At Porters we pride ourselves on being a cut above the rest in everything we do. From the moment you arrive, our friendly and knowledgeable team are on hand to greet you and walk you through our unique menu. Our menu showcases the very best of grass fed beef sourced from British farms and dry aged to perfection, ensuring the most tender of cuts. All our meat is fully traceable and of the highest quality and flavour giving the meat a unique appearance before and after cooking.

Once you have made your selection from our standard menu or chophouse board, it is then freshly cooked on the premises on our BBQ grill. Please be aware that to ensure the best dining experience, some cuts will take longer to serve at the table due to their need for a longer cook time. This is your opportunity to sit back, relax, enjoy the company and sample one of our bespoke cocktails. Dining out has become a lost art. At porters we encourage you to sit back, take your time and savour this moment. From farm to table, kitchen to fork, this is an experience not to be rushed.

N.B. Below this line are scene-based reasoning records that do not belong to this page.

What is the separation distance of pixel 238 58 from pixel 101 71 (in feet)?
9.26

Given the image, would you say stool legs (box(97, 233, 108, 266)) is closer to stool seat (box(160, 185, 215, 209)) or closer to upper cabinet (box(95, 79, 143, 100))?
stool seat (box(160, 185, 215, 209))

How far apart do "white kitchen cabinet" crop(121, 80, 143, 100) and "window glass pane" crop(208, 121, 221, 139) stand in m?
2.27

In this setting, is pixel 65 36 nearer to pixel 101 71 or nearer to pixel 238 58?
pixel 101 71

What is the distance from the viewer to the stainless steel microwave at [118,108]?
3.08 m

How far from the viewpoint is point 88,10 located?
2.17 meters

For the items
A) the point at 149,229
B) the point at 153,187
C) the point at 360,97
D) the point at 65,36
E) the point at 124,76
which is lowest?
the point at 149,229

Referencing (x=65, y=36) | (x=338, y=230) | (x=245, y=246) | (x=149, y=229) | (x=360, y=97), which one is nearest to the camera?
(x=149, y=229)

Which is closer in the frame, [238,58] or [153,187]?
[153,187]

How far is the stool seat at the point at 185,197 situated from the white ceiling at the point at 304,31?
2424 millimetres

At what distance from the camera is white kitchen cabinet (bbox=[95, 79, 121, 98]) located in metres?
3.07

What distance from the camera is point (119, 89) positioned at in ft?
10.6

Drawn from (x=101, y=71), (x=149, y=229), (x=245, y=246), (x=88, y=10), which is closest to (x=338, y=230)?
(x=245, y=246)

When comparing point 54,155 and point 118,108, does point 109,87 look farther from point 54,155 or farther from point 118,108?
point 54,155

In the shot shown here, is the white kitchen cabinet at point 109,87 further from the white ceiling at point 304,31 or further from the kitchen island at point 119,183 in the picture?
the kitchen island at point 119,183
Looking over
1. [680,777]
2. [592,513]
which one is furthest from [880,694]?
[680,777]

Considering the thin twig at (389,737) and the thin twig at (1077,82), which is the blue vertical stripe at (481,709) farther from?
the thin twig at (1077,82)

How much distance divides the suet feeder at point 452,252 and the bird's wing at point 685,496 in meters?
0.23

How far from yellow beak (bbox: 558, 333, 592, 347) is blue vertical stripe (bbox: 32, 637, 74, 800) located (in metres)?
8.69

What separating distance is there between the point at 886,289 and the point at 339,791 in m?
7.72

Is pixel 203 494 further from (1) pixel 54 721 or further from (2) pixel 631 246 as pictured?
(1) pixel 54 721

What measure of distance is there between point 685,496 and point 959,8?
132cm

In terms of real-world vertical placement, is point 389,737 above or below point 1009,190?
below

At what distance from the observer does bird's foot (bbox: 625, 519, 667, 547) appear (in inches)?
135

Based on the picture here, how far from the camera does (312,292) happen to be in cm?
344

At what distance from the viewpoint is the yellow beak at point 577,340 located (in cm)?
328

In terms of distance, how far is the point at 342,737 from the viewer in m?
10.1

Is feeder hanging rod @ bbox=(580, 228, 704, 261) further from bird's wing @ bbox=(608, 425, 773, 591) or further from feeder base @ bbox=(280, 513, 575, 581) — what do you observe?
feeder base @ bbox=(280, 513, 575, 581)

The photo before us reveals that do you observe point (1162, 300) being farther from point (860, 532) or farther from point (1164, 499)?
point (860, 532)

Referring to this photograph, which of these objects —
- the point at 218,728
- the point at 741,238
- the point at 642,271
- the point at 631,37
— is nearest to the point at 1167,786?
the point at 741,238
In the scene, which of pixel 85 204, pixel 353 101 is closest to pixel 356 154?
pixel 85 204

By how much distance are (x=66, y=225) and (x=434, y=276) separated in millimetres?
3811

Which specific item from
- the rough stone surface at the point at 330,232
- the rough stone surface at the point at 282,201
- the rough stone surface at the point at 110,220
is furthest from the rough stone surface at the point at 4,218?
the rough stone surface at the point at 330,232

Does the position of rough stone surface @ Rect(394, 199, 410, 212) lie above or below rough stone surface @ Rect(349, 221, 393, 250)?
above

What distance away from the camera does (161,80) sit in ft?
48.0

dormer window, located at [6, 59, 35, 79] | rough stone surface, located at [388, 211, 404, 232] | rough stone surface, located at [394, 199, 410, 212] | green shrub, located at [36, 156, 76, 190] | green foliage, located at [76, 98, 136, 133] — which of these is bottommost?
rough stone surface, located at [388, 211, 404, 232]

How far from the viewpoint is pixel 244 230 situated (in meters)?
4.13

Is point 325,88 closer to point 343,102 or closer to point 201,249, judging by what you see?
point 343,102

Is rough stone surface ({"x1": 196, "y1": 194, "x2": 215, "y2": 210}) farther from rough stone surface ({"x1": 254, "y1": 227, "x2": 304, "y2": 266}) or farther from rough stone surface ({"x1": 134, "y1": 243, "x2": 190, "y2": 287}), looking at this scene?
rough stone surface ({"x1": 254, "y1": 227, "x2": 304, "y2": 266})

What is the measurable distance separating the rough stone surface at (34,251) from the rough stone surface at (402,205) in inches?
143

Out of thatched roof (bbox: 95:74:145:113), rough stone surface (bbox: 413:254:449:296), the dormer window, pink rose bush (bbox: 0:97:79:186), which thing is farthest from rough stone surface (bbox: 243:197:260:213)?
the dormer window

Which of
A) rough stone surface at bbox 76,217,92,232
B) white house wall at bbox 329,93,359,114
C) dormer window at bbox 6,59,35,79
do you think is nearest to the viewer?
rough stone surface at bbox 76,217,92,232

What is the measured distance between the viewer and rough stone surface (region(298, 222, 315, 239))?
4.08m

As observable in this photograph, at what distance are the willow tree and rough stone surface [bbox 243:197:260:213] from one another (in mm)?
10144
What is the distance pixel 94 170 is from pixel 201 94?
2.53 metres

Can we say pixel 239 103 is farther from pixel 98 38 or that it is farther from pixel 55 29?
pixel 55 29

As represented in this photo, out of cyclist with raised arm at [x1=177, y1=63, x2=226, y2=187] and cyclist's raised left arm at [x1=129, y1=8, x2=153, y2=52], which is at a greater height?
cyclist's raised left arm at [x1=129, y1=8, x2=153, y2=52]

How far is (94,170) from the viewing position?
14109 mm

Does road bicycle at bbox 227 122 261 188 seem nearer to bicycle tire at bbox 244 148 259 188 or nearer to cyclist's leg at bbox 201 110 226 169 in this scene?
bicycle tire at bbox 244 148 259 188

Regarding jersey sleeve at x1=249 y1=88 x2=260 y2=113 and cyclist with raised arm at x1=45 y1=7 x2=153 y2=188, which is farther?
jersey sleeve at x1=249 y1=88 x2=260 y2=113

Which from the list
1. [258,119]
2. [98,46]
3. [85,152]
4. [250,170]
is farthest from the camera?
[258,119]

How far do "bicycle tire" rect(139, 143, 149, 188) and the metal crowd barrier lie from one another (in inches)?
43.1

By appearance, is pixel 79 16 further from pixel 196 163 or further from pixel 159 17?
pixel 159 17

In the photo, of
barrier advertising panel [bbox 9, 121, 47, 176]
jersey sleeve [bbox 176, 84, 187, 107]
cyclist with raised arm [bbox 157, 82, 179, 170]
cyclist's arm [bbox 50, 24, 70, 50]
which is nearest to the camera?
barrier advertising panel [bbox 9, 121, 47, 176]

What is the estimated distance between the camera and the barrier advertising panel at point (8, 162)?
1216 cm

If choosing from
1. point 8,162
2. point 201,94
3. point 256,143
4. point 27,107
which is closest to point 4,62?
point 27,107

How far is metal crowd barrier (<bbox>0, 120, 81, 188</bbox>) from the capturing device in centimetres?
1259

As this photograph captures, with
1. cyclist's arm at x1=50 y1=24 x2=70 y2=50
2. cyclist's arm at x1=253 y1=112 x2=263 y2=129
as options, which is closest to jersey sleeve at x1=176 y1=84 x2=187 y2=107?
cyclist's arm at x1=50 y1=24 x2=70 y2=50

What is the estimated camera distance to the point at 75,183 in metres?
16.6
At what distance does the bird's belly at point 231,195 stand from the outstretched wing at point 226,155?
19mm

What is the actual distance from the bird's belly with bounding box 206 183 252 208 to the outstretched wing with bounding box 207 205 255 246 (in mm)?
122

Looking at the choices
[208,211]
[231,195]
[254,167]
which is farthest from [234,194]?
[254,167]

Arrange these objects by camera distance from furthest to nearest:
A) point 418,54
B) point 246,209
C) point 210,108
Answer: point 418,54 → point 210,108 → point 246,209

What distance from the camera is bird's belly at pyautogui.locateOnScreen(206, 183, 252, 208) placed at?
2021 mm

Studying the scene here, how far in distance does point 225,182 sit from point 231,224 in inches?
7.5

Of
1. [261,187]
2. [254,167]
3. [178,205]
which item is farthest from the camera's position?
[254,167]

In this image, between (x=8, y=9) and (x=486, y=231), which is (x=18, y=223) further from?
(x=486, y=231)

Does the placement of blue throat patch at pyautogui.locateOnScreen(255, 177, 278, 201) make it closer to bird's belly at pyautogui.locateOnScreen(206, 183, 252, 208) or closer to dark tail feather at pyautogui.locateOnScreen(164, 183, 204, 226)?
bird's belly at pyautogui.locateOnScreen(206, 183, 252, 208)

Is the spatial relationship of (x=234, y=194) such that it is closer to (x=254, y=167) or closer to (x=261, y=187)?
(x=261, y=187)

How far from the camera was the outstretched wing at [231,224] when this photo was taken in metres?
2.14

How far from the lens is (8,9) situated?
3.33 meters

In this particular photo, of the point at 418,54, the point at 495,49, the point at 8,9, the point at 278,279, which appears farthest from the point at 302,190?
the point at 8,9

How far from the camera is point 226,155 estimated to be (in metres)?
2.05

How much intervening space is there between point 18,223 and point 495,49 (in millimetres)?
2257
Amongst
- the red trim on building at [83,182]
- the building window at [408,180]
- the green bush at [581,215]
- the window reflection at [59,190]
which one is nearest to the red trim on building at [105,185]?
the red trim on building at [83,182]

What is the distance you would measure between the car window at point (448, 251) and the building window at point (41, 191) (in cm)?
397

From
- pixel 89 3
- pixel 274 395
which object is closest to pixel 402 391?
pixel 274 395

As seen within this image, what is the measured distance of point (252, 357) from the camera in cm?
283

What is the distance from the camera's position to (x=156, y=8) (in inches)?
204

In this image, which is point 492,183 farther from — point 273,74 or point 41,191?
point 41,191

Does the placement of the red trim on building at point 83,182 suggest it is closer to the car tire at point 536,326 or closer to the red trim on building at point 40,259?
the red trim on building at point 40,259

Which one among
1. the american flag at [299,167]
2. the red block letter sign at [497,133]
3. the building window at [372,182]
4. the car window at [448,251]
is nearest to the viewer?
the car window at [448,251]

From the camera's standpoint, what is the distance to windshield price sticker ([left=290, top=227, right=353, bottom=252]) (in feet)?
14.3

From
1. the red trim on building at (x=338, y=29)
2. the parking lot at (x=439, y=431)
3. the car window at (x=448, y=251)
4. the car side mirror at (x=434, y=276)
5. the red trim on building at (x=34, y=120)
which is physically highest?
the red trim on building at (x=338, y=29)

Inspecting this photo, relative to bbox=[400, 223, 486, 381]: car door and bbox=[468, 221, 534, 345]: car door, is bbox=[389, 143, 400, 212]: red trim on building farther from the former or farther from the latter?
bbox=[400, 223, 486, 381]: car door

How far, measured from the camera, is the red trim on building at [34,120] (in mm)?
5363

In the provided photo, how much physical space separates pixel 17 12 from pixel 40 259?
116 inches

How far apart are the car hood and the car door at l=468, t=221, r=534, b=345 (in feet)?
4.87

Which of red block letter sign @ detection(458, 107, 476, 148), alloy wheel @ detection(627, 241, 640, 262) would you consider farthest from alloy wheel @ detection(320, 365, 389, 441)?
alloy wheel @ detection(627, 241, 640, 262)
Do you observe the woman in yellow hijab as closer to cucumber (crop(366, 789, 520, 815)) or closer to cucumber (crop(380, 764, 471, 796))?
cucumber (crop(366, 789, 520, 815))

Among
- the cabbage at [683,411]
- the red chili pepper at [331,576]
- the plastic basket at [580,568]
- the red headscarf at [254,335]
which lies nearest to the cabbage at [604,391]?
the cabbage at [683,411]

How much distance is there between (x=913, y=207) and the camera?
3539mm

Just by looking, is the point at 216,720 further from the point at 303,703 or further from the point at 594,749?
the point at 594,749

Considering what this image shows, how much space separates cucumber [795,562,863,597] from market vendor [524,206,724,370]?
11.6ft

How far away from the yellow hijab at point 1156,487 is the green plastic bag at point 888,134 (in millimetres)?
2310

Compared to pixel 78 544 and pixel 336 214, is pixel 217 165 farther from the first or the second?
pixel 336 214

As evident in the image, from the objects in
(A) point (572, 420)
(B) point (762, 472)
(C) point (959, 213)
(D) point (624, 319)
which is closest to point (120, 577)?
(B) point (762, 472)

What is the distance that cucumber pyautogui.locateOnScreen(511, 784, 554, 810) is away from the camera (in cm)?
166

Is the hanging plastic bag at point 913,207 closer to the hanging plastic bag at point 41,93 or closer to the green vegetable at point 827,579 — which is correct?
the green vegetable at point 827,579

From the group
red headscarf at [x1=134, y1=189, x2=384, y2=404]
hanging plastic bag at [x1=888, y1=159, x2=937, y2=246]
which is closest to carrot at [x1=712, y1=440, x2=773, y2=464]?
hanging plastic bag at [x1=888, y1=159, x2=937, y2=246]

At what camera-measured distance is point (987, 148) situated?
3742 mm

Dry aged raw tomahawk beef steak with in
Dry Aged Barbecue Porterhouse Steak.jpg

In the Kitchen

Our dry-ageing room (visible in the restaurant) contains a solid wall of Himalayan salt . These translucent red, orange and pink bricks allow the salt particles and the meat to react over time to produce a truly unique and flavoursome meat. The salt particles of the Himalayan salt bricks draw moisture from the meat and air, allowing it to seep into the beef, creating a great flavour. The meat can also be found to be much more tender as the process allows the  muscle fibres to relax. The meat has a much darker appearance and a different flavour profile.

Porters Steakhouse will specialise in at least 45 day dry-aged meat. Our supplier sources only the finest UK bred beef before its ready to start our ageing process.